Challenge ▸
Please copy out the data below, from the line holding "channels: SDO/AIA 131" through the line holding "sigmoid: <bbox>280, 179, 300, 198</bbox>", with both of those lines included.

Source data ▸
Begin

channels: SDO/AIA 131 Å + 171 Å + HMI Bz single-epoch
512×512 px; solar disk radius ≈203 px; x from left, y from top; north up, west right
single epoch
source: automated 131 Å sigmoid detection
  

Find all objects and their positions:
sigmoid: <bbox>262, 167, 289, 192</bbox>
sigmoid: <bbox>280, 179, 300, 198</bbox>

End
Begin

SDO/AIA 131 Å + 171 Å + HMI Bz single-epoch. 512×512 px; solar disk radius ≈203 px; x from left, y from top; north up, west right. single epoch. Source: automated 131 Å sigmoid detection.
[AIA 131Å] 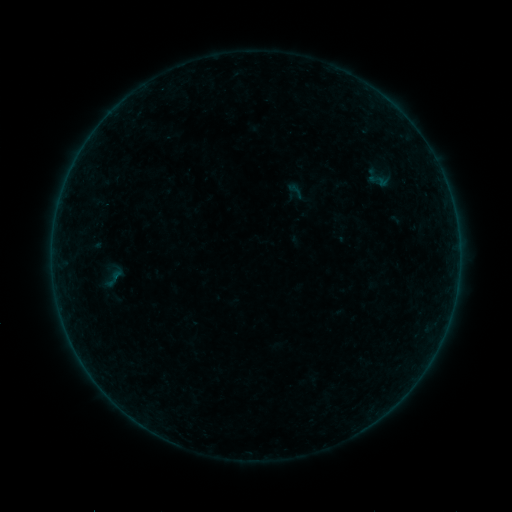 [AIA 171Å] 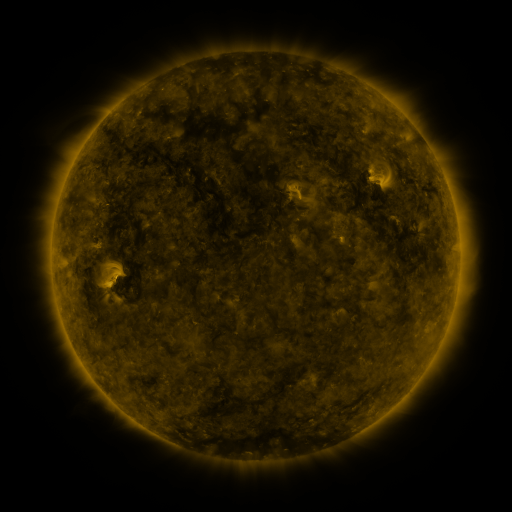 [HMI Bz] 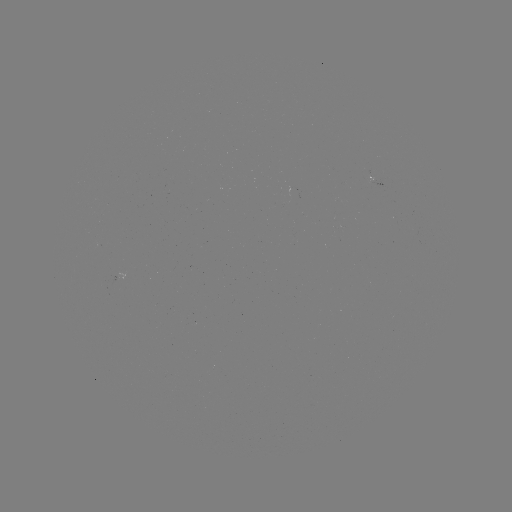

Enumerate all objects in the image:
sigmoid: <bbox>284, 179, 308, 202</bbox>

End
Begin

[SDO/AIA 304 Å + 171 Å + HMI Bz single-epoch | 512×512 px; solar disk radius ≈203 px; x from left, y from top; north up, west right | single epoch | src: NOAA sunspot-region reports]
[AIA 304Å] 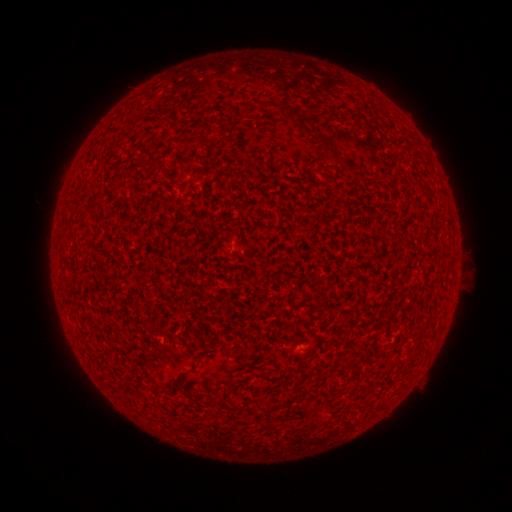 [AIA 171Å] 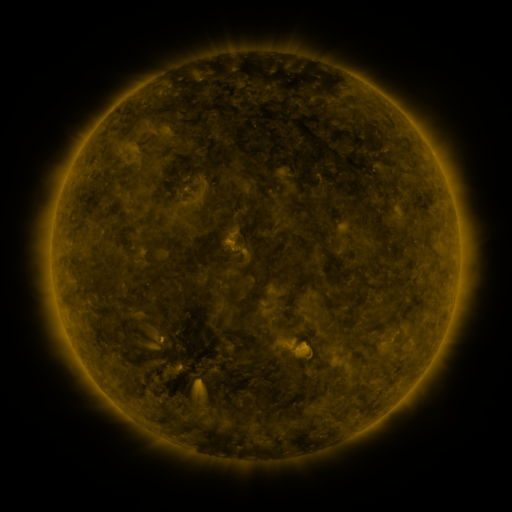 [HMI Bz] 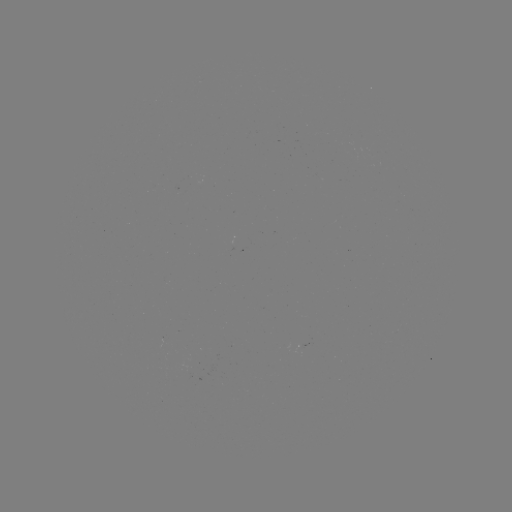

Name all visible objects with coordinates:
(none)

End

Expected answer ▸
channels: SDO/AIA 131 Å + 171 Å + HMI Bz single-epoch
512×512 px; solar disk radius ≈203 px; x from left, y from top; north up, west right
single epoch
source: automated 131 Å sigmoid detection
  

Find all objects and their positions:
sigmoid: <bbox>262, 167, 289, 192</bbox>
sigmoid: <bbox>280, 179, 300, 198</bbox>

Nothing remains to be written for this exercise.